## Input rows

------

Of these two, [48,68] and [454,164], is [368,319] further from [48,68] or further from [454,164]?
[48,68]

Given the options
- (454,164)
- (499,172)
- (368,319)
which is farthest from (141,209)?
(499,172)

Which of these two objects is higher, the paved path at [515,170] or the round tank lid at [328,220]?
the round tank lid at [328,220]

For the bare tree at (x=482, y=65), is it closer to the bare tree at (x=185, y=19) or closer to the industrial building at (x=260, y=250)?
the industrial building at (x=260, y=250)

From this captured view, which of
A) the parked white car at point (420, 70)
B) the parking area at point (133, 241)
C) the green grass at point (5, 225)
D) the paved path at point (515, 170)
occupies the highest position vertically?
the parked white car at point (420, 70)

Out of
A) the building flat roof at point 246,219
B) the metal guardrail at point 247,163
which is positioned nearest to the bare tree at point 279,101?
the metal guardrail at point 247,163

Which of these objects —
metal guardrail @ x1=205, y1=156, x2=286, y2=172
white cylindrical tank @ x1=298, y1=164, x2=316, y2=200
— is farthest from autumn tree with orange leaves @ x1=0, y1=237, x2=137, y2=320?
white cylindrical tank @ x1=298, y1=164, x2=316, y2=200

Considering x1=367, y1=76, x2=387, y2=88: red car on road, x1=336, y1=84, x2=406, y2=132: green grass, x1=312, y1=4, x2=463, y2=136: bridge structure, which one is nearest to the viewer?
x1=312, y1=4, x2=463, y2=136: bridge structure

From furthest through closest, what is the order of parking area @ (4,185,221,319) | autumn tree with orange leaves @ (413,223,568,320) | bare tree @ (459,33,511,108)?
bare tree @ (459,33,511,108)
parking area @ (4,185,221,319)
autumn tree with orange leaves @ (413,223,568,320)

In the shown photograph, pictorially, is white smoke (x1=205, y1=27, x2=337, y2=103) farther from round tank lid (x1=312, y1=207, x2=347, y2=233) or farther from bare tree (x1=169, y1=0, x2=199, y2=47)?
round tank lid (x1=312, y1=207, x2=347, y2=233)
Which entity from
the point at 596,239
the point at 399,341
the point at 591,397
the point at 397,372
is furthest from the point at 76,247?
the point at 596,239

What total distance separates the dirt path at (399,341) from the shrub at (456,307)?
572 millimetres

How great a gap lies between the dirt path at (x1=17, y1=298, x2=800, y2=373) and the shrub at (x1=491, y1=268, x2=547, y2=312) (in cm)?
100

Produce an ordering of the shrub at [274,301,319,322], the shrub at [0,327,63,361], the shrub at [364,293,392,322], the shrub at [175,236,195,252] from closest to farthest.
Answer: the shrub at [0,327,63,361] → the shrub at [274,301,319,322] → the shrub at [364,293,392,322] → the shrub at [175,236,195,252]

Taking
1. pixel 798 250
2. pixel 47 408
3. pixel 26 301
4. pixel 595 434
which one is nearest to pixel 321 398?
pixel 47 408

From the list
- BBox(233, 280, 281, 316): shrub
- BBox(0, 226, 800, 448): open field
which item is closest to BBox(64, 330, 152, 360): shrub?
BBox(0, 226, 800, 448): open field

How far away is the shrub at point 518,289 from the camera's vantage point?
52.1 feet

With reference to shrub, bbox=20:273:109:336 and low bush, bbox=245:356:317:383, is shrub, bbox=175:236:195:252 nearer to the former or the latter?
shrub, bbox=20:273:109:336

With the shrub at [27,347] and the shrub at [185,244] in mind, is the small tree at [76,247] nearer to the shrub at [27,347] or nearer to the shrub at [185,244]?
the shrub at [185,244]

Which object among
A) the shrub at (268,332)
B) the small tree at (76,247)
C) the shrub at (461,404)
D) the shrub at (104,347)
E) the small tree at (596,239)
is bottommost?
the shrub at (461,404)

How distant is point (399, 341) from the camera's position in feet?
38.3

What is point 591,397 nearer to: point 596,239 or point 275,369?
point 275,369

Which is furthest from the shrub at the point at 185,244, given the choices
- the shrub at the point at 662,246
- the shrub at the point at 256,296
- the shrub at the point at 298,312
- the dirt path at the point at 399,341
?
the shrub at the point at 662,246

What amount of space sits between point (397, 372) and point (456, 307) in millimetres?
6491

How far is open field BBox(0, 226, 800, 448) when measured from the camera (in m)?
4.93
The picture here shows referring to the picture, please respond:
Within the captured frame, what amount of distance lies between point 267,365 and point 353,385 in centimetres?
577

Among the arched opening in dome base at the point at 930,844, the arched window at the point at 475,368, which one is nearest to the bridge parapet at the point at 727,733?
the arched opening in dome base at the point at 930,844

------

## Written problem
Emit the full listing verbatim.

## Answer to the exercise
Of these two, [48,68] and [454,164], is [368,319] further from [48,68] or further from [454,164]?
[48,68]

Given the options
- (454,164)
- (499,172)
- (368,319)
which is farthest from (141,209)?
(499,172)

Which of these two objects is higher, the paved path at [515,170] or the round tank lid at [328,220]?
the round tank lid at [328,220]

For the bare tree at (x=482, y=65), is it closer to the bare tree at (x=185, y=19) or closer to the industrial building at (x=260, y=250)?
the industrial building at (x=260, y=250)

From this captured view, which of
A) the parked white car at point (420, 70)
B) the parking area at point (133, 241)
C) the green grass at point (5, 225)
D) the paved path at point (515, 170)
occupies the highest position vertically?
the parked white car at point (420, 70)

Out of
A) the building flat roof at point 246,219
B) the metal guardrail at point 247,163
which is positioned nearest to the bare tree at point 279,101?
the metal guardrail at point 247,163

Which of these objects —
metal guardrail @ x1=205, y1=156, x2=286, y2=172
white cylindrical tank @ x1=298, y1=164, x2=316, y2=200
— is farthest from autumn tree with orange leaves @ x1=0, y1=237, x2=137, y2=320?
white cylindrical tank @ x1=298, y1=164, x2=316, y2=200

Considering x1=367, y1=76, x2=387, y2=88: red car on road, x1=336, y1=84, x2=406, y2=132: green grass, x1=312, y1=4, x2=463, y2=136: bridge structure, which one is nearest to the viewer?
x1=312, y1=4, x2=463, y2=136: bridge structure

From furthest through closest, what is the order of parking area @ (4,185,221,319) | autumn tree with orange leaves @ (413,223,568,320) | bare tree @ (459,33,511,108)?
bare tree @ (459,33,511,108)
parking area @ (4,185,221,319)
autumn tree with orange leaves @ (413,223,568,320)

In the shown photograph, pictorially, is white smoke (x1=205, y1=27, x2=337, y2=103) farther from round tank lid (x1=312, y1=207, x2=347, y2=233) or farther from bare tree (x1=169, y1=0, x2=199, y2=47)?
round tank lid (x1=312, y1=207, x2=347, y2=233)
Which entity from
the point at 596,239
the point at 399,341
the point at 591,397
the point at 397,372
is furthest from the point at 76,247?
the point at 596,239

What total distance separates the dirt path at (399,341) from the shrub at (456,307)?
572 millimetres

How great a gap lies between the dirt path at (x1=17, y1=298, x2=800, y2=373) and the shrub at (x1=491, y1=268, x2=547, y2=312) (in cm)?
100

Produce an ordering of the shrub at [274,301,319,322], the shrub at [0,327,63,361], the shrub at [364,293,392,322], the shrub at [175,236,195,252] from closest to farthest.
Answer: the shrub at [0,327,63,361] → the shrub at [274,301,319,322] → the shrub at [364,293,392,322] → the shrub at [175,236,195,252]

Taking
1. pixel 798 250
2. pixel 47 408
3. pixel 26 301
4. pixel 595 434
which one is nearest to pixel 321 398?
pixel 47 408

From the list
- BBox(233, 280, 281, 316): shrub
- BBox(0, 226, 800, 448): open field
which item is closest to BBox(64, 330, 152, 360): shrub?
BBox(0, 226, 800, 448): open field

How far away is the shrub at point 518,289 from the camera's vantage point?
52.1 feet

With reference to shrub, bbox=20:273:109:336 and low bush, bbox=245:356:317:383, is shrub, bbox=175:236:195:252 nearer to the former or the latter?
shrub, bbox=20:273:109:336

With the shrub at [27,347] and the shrub at [185,244] in mind, is the small tree at [76,247] nearer to the shrub at [27,347] or nearer to the shrub at [185,244]?
the shrub at [185,244]

Which object among
A) the shrub at (268,332)
B) the small tree at (76,247)
C) the shrub at (461,404)
D) the shrub at (104,347)
E) the small tree at (596,239)
is bottommost?
the shrub at (461,404)

How distant is point (399, 341) from the camera's position in feet?
38.3

What is point 591,397 nearer to: point 596,239 or point 275,369?
point 275,369

Which is furthest from the shrub at the point at 185,244, given the choices
- the shrub at the point at 662,246
- the shrub at the point at 256,296
- the shrub at the point at 298,312
- the dirt path at the point at 399,341
?
the shrub at the point at 662,246

What amount of space sits between point (397, 372) and point (456, 307) in millimetres?
6491

How far is open field BBox(0, 226, 800, 448) when measured from the camera (in m)?
4.93
The picture here shows referring to the picture, please respond:
Within the captured frame, what amount of distance lies between point 267,365 and point 353,385 in centimetres?
577

Among the arched opening in dome base at the point at 930,844, the arched window at the point at 475,368, which one is nearest to the bridge parapet at the point at 727,733?
the arched opening in dome base at the point at 930,844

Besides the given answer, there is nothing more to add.